From down in the basement, I could hear my dad vacuuming. The grinding of the vacuum
motor was, I’m sure, his way of drowning out the crying and yelling.

This was my introduction— my training— to learning how to cope with true adult pain,
and the harsh realities of diastrophic dysplasia.

“Don’t let it win. Don’t let the pain win. Toughen up. Fight!” Mom told me. “Count
backwards from five and we’ll be done,” she promised.

“Five,” I choked out between carefully timed breaths.

“Fight for
yourself
,” Mom coached me.

“Four!”

“You’ll never get anywhere in this world unless you fight. Remember this!”

I heard her loud and clear as I considered the vast difference between the way my
mom handled problems and the way my dad ran from them.

“Three!”

“Fight to reach those doorknobs! Fight to reach Daddy’s stereo! Fight to see above
the dining table!”

“Two!” I wanted to help
set
the dining table.
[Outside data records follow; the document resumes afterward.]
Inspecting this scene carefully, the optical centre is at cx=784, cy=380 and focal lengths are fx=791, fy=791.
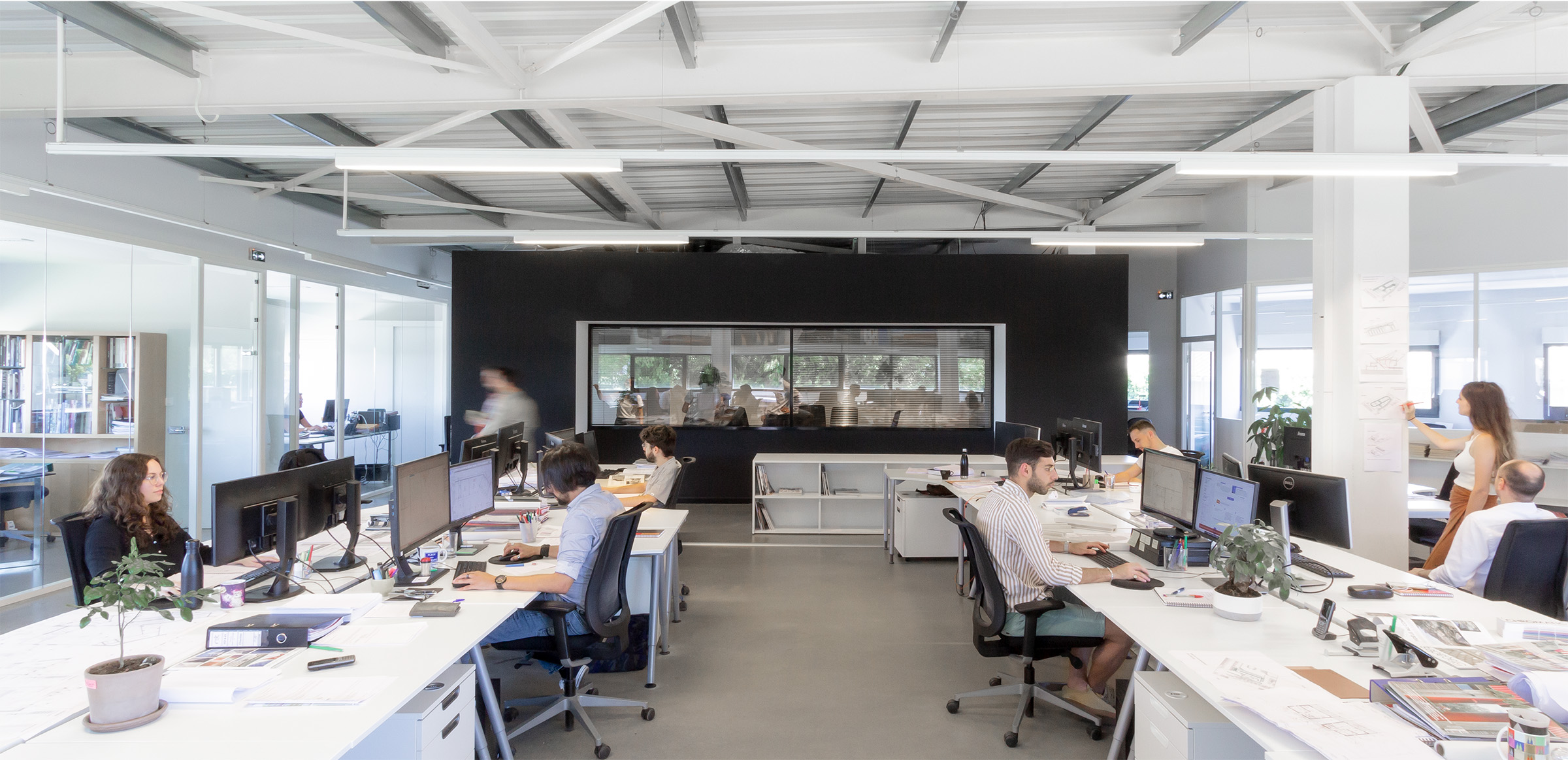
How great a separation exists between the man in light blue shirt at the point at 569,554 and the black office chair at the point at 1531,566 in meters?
3.74

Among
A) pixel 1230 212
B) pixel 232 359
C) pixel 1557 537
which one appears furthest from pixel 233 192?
pixel 1230 212

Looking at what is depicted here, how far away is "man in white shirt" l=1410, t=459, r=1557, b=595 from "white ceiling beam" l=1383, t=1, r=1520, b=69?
7.72ft

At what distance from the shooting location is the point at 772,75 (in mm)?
4922

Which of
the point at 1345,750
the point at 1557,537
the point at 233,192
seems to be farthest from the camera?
the point at 233,192

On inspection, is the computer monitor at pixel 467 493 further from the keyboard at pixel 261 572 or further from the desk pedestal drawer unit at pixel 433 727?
the desk pedestal drawer unit at pixel 433 727

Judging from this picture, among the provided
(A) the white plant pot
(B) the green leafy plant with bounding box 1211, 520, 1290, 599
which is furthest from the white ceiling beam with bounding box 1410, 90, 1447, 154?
(A) the white plant pot

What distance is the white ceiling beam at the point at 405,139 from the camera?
17.1 ft

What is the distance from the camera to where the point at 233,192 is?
308 inches

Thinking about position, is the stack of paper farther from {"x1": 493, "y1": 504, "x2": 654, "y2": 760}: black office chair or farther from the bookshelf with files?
the bookshelf with files

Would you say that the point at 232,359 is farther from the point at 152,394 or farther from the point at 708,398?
the point at 708,398

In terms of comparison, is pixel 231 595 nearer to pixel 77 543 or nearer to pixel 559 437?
pixel 77 543

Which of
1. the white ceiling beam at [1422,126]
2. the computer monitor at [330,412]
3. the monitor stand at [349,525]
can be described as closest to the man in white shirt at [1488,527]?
the white ceiling beam at [1422,126]

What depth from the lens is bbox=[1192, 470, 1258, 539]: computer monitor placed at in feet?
11.0

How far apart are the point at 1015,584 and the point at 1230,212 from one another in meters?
8.16
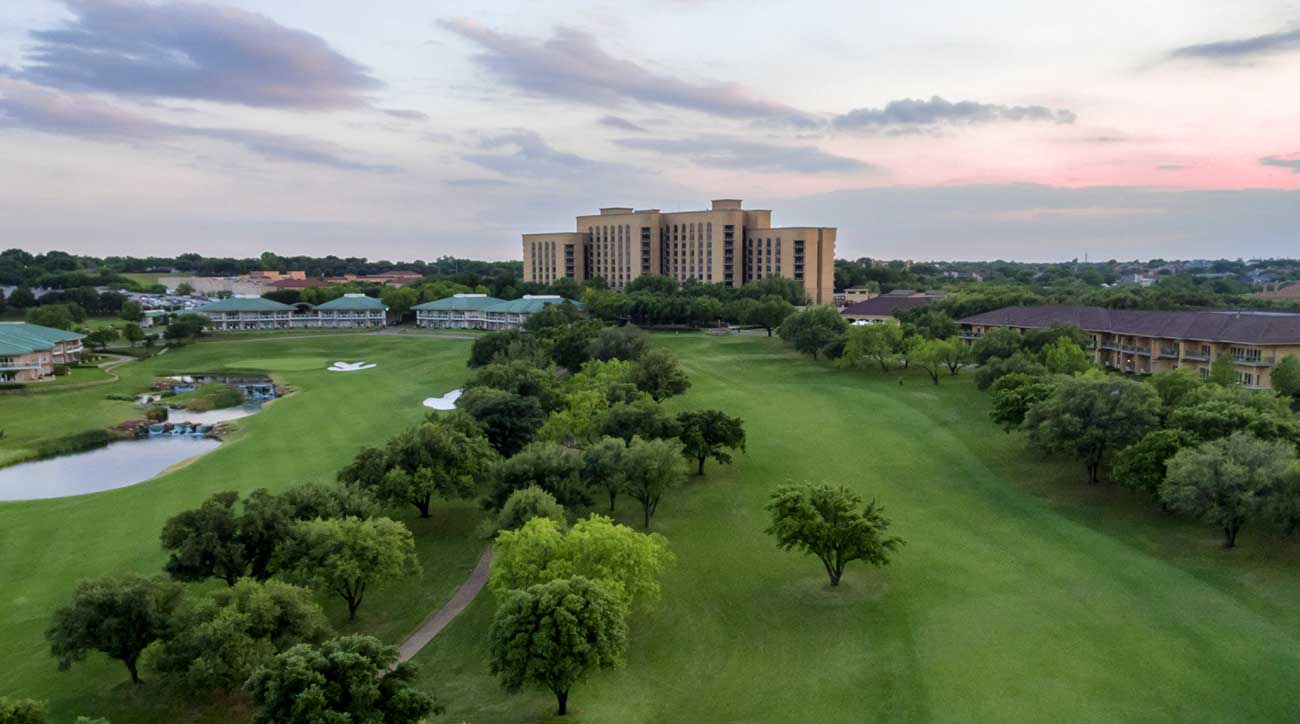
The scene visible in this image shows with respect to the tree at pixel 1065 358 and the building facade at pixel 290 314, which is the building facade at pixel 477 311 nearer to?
the building facade at pixel 290 314

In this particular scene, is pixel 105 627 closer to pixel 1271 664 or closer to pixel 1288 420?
→ pixel 1271 664

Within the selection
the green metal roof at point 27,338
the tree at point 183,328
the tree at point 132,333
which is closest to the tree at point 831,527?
the green metal roof at point 27,338

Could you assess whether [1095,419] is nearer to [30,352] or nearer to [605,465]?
[605,465]

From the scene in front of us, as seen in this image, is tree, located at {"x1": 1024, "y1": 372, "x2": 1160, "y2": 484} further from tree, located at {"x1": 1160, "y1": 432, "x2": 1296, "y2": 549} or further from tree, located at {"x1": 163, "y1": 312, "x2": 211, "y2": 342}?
tree, located at {"x1": 163, "y1": 312, "x2": 211, "y2": 342}

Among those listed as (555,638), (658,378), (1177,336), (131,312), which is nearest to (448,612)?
(555,638)

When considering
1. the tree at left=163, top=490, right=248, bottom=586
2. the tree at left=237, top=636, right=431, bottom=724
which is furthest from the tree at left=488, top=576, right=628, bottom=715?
the tree at left=163, top=490, right=248, bottom=586

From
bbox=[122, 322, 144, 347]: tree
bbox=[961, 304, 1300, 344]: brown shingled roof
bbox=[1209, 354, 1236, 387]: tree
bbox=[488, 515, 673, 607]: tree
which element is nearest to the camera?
bbox=[488, 515, 673, 607]: tree

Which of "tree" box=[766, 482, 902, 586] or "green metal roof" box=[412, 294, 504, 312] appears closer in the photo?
"tree" box=[766, 482, 902, 586]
I wanted to see over the windowsill and reach every doorknob in
the world so I’d never get stuck again.

“Fight to live your life, Tiffie.”

I meant to shout the final number at the top of my lungs, but another word came out
instead.

“Fight!”

After a month or two of turning my pins day after day, I gradually began to notice
that the tiny difference in my legs was becoming a big one. I no longer needed pots
or cookbooks to reach the things I desired.

I could see above the dining table and help set it, too.

My shoes were no longer easy to tie, as my feet stretched farther away from my reach.
I could look down into my bedside table drawer and actually take in the mess that
it had become. I could even reach the top of my dresser, and I could see, just barely,
the top of my forehead in the mirror.